━━ Texto para ler ━━

Terça-feira, 19 Março

Margarida Vila-Nova: “no Cinema como na Vida, o amor será sempre o fio condutor”

Com uma carreira bastante interessante no Teatro, na TV (Mar Salgado; Paixão) e no Cinema (Mistérios de Lisboa; Filme do Desassossego; Cartas da Guerra), Margarida Vila-Nova surge em Amor Amor no papel da destemida Lígia, uma mulher “sem medos” que “vive o sexo e o amor de uma forma livre, em pleno“. Namorada de Carlos (Nuno Casanovas), Lígia aparenta tanto ter um fraquinho por Jorge (Jaime Freitas) como por Marta (Ana Moreira), mas mostra-se acima de tudo independente de qualquer um deles.

Estivemos à conversa com a atriz, que não só nos falou da sua personagem, como também nos deu algumas dicas sobre dois projetos que filmou com Ivo Ferreira: uma curta e uma longa-metragem.

Vamos começar por falar na Lígia – que o próprio Nuno Casanovas disse ser a personagem com que mais se identifica na sua vida. Como é que encarou esta personagem?

É curioso, porque é provavelmente a personagem que mais se afasta de mim. (risos).

━━━

(Tarefa 1): Na entrevista com Margarida Vila-Nova, quem é o namorado de Lígia e que ator o interpreta?
(Tarefa 2): Continue a entrevista com Margarida Vila-Nova a partir da última frase apresentada.

━━ Registos fornecidos ━━

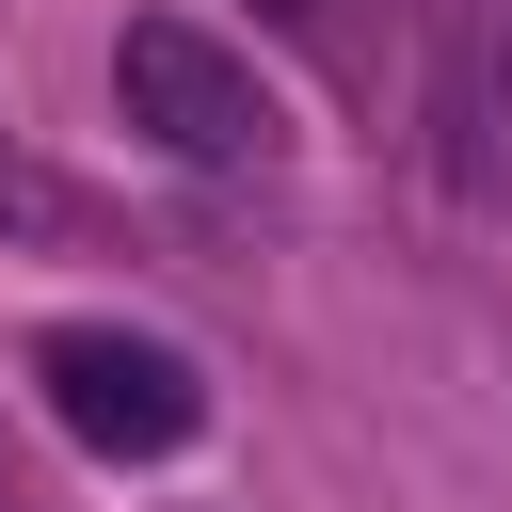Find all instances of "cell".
Wrapping results in <instances>:
<instances>
[{
	"label": "cell",
	"mask_w": 512,
	"mask_h": 512,
	"mask_svg": "<svg viewBox=\"0 0 512 512\" xmlns=\"http://www.w3.org/2000/svg\"><path fill=\"white\" fill-rule=\"evenodd\" d=\"M112 112H128L160 160H192V176H256V160L288 144L272 80H256L208 16H128V32H112Z\"/></svg>",
	"instance_id": "1"
},
{
	"label": "cell",
	"mask_w": 512,
	"mask_h": 512,
	"mask_svg": "<svg viewBox=\"0 0 512 512\" xmlns=\"http://www.w3.org/2000/svg\"><path fill=\"white\" fill-rule=\"evenodd\" d=\"M32 384H48V416L96 464H176L208 432V368L176 336H128V320H48L32 336Z\"/></svg>",
	"instance_id": "2"
},
{
	"label": "cell",
	"mask_w": 512,
	"mask_h": 512,
	"mask_svg": "<svg viewBox=\"0 0 512 512\" xmlns=\"http://www.w3.org/2000/svg\"><path fill=\"white\" fill-rule=\"evenodd\" d=\"M80 224H96V208H80L32 144H0V240H80Z\"/></svg>",
	"instance_id": "3"
}]
</instances>
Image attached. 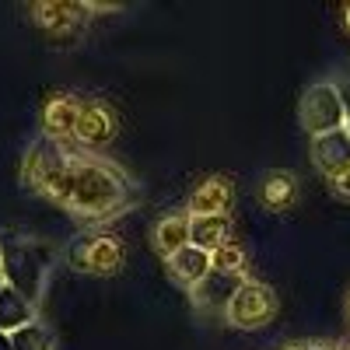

━━━

(Resposta certa 1): Carlos, interpretado por Nuno Casanovas.

(Resposta certa 2):
A Lígia é atrevida, malandra, é uma personagem sem medos. A mim como atriz interessa-me explorar este limbo, este terreno um pouco pantanoso. Pois viver sem medo, viver em liberdade, sem pudor, sem preconceito, sem medo do dia seguinte, sem ter medo do que vai acontecer, acho que é… Quando penso nessa imagem, nessa ideia, fico com borboletas. (risos)

Para mim, isso interessa-me explorar, interessa-me trabalhar. É uma segurança mesmo. A forma como fala, a forma como age, a forma como se comporta, como manipula as relações, como ela se expõe…

 

Isso acaba por ser também uma forma de defesa, não?

Sim, é uma defesa. Acho que tem uma forma muito livre de viver o amor. Eu atrevo-me a dizer que ela é amoral, no sentido de não ser nada moralista, ou paternalista em relação às situações amorosas. Ela vive o sexo e o amor de uma forma livre, em pleno. As consequências do dia seguinte não estão na balança, porque a consequência de não viver o amor em pleno – segundo a sua conceção -, é deixar de viver.

 

É uma daquelas pessoas que se arrepende daquilo que não faz..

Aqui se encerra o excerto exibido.